Piecewise Function Notation

A piecewise function is written using a brace that groups different formulas with their conditions:

$$f(x) = \begin{cases} \text{formula}_1 & \text{if condition}_1 \\ \text{formula}_2 & \text{if condition}_2 \\ \vdots & \vdots \end{cases}$$

Example:

$$f(x) = \begin{cases} x + 3 & \text{if } x < 1 \\ 5 & \text{if } x = 1 \\ x^2 & \text{if } x > 1 \end{cases}$$

Evaluating Piecewise Functions

Process:

  1. Look at the input value $x$
  2. Find which condition it satisfies
  3. Use that formula to compute the output

Example: For the function above, find $f(-2)$, $f(1)$, and $f(3)$.

Graphing Piecewise Functions

Process:

  1. Graph each piece on its restricted domain
  2. Use solid dots (●) for included endpoints
  3. Use open circles (○) for excluded endpoints
        y
        |
    5   |     ●   (the point (1,5))
        |
    4   |
        |   ○     (excluded: x=1 gives y=4 from x^2, but we use 5 instead)
    3   |
        | ●
    2   |/        (line y = x + 3 for x < 1)

────

* [Parts of the exercise]:
a: From the notes on piecewise functions, list the steps given under "Graphing Piecewise Functions."
b: Extend the notes on piecewise functions, picking up immediately after their final line.
The listing that follows comes from a separate source and is unrelated to the notes on piecewise functions.

────

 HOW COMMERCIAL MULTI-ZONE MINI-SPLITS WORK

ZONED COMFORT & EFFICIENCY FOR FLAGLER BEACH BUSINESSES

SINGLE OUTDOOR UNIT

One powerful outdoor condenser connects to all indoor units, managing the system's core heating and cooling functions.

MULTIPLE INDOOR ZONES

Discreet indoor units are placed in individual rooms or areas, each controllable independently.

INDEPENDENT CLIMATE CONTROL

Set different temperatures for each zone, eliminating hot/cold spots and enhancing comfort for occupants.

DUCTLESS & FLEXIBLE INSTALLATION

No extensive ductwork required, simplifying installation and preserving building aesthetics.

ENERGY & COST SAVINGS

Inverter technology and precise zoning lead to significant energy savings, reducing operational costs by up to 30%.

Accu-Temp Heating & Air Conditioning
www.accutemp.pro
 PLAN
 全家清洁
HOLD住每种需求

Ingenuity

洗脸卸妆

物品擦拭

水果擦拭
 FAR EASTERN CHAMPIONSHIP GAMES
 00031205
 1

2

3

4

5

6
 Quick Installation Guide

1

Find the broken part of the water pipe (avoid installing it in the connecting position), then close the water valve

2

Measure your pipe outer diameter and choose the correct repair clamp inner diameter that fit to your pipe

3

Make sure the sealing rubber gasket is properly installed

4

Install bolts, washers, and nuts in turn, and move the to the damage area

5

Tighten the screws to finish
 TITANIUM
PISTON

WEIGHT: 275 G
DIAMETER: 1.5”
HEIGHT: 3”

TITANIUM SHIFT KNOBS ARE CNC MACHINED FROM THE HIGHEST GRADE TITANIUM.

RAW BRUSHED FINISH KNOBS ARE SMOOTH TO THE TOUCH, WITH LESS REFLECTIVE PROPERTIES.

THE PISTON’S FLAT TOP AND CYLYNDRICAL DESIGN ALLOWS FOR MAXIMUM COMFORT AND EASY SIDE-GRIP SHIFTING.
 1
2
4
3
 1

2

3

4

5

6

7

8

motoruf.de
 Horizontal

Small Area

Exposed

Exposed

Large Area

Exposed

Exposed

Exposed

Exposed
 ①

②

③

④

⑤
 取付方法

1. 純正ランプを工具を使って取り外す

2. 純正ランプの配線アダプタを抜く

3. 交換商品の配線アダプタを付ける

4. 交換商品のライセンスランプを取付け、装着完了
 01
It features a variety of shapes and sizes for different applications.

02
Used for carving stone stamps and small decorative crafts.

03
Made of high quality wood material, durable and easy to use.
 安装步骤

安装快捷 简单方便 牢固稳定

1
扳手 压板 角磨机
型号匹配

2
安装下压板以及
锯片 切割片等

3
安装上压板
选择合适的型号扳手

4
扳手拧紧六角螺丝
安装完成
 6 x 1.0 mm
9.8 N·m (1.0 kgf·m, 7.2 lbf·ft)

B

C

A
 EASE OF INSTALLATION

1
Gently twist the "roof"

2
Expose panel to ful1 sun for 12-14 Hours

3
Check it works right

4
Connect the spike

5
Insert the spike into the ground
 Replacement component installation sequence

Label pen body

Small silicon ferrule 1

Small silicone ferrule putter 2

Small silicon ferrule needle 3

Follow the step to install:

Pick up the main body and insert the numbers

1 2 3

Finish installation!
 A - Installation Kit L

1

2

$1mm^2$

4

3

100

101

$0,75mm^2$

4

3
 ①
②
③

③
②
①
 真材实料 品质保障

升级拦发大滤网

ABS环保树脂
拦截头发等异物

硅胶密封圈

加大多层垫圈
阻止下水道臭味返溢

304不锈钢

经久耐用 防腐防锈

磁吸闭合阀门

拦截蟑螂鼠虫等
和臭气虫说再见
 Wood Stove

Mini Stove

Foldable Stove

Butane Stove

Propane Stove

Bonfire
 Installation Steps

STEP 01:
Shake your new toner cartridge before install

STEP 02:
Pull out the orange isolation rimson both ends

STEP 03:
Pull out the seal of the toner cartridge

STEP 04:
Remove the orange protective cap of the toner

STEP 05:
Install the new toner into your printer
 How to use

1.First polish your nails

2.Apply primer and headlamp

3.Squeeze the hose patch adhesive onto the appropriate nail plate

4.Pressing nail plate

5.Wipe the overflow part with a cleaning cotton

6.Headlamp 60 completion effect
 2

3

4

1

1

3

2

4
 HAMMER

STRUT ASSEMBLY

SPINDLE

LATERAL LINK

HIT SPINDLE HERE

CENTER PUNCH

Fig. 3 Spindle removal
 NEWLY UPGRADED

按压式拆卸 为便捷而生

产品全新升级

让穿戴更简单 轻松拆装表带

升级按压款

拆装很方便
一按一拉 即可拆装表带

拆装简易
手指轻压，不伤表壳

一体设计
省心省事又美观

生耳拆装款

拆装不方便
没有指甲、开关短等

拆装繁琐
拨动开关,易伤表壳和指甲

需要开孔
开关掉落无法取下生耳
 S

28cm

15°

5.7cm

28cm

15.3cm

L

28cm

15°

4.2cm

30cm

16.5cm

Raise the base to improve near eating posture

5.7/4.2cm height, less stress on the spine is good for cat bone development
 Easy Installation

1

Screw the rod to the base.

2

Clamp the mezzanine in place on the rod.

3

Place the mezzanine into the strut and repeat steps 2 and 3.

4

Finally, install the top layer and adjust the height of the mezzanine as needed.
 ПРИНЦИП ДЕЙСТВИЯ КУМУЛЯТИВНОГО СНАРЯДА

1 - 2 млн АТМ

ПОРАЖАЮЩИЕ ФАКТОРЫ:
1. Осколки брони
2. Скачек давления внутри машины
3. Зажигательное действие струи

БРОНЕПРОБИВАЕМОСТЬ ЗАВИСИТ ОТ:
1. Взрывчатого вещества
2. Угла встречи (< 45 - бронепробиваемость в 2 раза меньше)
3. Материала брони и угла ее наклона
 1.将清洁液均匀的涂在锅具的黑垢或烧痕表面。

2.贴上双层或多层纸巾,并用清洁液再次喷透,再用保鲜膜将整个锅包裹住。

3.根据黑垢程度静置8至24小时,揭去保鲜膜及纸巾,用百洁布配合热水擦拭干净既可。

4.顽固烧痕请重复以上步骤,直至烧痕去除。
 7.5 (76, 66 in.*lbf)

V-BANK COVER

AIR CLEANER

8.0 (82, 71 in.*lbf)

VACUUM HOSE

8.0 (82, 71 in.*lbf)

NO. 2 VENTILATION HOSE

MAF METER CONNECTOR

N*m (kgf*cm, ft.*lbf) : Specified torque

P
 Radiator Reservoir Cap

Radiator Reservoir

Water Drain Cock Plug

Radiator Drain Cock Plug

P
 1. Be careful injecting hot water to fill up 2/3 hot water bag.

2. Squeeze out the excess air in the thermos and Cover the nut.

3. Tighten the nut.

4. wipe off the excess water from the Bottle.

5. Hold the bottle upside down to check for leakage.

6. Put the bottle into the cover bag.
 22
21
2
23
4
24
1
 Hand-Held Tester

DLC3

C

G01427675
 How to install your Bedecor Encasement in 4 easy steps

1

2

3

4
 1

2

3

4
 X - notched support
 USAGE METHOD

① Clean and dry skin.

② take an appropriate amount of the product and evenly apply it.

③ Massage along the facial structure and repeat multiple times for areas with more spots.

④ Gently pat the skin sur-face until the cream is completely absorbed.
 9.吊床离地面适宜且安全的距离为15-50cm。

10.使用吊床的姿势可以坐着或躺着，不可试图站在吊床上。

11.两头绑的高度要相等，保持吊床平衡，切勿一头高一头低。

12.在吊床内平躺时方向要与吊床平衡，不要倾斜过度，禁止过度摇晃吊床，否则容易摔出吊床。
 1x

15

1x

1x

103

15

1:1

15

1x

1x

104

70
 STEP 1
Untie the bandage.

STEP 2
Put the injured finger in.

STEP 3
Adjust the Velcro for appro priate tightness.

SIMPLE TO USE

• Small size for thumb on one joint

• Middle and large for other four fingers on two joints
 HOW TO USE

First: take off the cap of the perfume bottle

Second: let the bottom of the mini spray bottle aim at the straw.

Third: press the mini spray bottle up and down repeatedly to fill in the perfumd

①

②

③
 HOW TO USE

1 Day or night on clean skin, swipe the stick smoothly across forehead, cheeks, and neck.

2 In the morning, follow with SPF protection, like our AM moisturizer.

────

* [Replies]:
a:
1. Graph each piece on its restricted domain.
2. Use solid dots (●) for included endpoints.
3. Use open circles (○) for excluded endpoints.

b:
        |
    1 ○-+-○-------→ x
        |   parabola y = x² for x > 1

The Absolute Value Function

The absolute value is a classic piecewise function:

$$\vert x\vert = \begin{cases} x & \text{if } x \geq 0 \\ -x & \text{if } x < 0 \end{cases}$$

Why $-x$ for negatives? If $x$ is negative (like $x = -3$), then $-x$ is positive ($-(-3) = 3$), which gives the correct absolute value.

Graph shape: V-shaped, with vertex at the origin.

        y
        |
    3   |●     ●
        | \   /
    2   |  \ /
        |   \
    1   |  / \
        | /   \
        ●-------→ x
       -3 -2 -1  1  2  3

Practice Problems

Level 1 Basic Evaluation

For the function $$g(x) = \begin{cases} 2x + 1 & \text{if } x \leq 2 \\ 7 - x & \text{if } x > 2 \end{cases}$$

Evaluate: $g(0)$, $g(2)$, $g(5)$.

Thought Process

For each input, check which condition it satisfies:

  • Is the input $\leq 2$ or $> 2$?

Note that $x = 2$ satisfies the first condition (it includes equality).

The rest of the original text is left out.